#### [To be done]
a) In the model documentation, for what frequency range is the leaf dielectric model valid?
b) Please retype part of the model documentation, starting at the words "Salty liquid water" and ending after the words "true for propagation.".

LeafUlabyElRayes1987(; M_g=0.5, σ=1.27)

Microwave dielectric model for leaves following Ulaby & El-Rayes (1987). A dual-Debye mixing model combining a non-dispersive residual term, a free-water Debye component, and a bound-water Cole–Cole-like component. Valid for fresh leaves at 0.2–20 GHz with gravimetric moisture M_g ∈ [0, 0.7].

Pass to dielectric together with temperature T [K] (unused by this model — kept for signature consistency) and frequency f [GHz].

Fields

• M_g::FT — gravimetric moisture content ∈ [0, 0.7]
• σ::FT — effective ionic conductivity of free water [S/m] (typ. 1.27)

Reference

Ulaby, F. T. & El-Rayes, M. A. (1987). Microwave Dielectric Spectrum of Vegetation – Part II: Dual-Dispersion Model. IEEE TGRS 25(5), 550–557. Reproduced in Ulaby & Long (2014), §11-9.

Pure liquid water

Salty liquid water

MixedCanopy(components...)
MixedCanopy((components...,))

Area-weighted canopy made from multiple scattering populations.

Each component may have its own scatterer, angle distribution, area index, and clumping model. Z matrices are mixed column-by-column using the incoming-stream projected area weights

\[w_c(μ_j) = \frac{AI_c G_c(μ_j)} {\sum_d AI_d G_d(μ_j)}.\]

The optional component clumping models are intentionally not included in this Z normalization; use bulk_G with clumped = true for propagation.

NoClumping()
NoClumping{FT}()

Default clumping model with Ω(μ) = 1.

NoHotSpot()
NoHotSpot{FT}()

Default model with independent sun and view gaps. The joint gap probability is exp(-(k_s + k_o)L).

PolynomialWoodReflectance(coeffs; grid_unit = :nm, x_offset = 0, x_scale = 1)

Polynomial bark/wood reflectance model.

Coefficients use ascending order:

\[R(x) = c_0 + c_1 \hat{x} + c_2 \hat{x}^2 + \cdots, \qquad \hat{x} = (x - x_{offset}) / x_{scale}.\]

Use x_offset and x_scale to fit on a normalized wavelength or wavenumber coordinate instead of raw nanometers.

Pure Ice

Soil MW properties

Model for specular canopy leaf scattering

dirVector{FT}

Struct for spherical coordinate directions in θ (elevation angle) and ϕ (azimuth angle)

#### [Records supplied]

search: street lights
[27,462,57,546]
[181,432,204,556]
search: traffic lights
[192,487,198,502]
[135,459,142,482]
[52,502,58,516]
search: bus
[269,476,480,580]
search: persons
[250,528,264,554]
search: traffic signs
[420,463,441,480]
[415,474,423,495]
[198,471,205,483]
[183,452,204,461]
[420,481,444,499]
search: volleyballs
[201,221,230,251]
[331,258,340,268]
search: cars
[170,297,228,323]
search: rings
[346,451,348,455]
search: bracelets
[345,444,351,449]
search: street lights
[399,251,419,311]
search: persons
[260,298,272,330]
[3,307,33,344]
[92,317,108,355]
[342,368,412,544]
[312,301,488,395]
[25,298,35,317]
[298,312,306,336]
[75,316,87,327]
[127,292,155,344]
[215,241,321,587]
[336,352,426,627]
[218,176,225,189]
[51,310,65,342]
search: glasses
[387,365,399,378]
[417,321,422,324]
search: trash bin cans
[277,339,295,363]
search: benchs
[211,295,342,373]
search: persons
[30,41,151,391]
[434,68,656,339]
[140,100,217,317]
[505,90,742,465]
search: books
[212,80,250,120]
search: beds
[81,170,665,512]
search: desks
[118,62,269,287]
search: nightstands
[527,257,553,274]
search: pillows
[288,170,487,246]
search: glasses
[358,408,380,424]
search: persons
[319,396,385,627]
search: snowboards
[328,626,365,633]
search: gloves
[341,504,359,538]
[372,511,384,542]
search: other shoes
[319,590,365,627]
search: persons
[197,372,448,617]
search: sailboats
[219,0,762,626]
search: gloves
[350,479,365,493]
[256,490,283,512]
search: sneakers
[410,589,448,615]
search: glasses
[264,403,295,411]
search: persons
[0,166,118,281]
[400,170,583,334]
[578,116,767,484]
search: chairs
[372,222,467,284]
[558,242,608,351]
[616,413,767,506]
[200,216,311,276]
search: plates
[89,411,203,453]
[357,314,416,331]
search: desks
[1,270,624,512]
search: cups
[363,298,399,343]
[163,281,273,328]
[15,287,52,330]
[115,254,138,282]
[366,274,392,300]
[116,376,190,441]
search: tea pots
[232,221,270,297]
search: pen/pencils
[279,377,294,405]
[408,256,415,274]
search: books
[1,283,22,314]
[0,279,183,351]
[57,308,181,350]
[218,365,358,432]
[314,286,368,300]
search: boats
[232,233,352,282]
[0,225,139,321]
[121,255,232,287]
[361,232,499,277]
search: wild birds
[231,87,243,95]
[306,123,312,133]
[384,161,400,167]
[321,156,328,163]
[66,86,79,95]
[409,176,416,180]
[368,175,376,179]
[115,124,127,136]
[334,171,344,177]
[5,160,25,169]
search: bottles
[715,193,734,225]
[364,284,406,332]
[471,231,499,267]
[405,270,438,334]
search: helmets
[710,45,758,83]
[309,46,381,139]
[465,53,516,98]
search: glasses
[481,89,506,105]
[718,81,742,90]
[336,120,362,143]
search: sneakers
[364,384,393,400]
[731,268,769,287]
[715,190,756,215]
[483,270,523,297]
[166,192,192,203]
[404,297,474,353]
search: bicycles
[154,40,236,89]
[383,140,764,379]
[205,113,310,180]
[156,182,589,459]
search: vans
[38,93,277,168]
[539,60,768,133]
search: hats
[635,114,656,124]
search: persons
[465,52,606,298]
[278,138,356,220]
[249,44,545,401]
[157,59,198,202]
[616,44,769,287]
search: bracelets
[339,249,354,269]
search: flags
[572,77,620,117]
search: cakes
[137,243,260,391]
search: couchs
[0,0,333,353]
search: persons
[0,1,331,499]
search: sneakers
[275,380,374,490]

#### [Results]
a) 0.2–20 GHz, for fresh leaves.

b)
Salty liquid water

MixedCanopy(components...)
MixedCanopy((components...,))

Area-weighted canopy made from multiple scattering populations.

Each component may have its own scatterer, angle distribution, area index, and clumping model. Z matrices are mixed column-by-column using the incoming-stream projected area weights

\[w_c(μ_j) = \frac{AI_c G_c(μ_j)} {\sum_d AI_d G_d(μ_j)}.\]

The optional component clumping models are intentionally not included in this Z normalization; use bulk_G with clumped = true for propagation.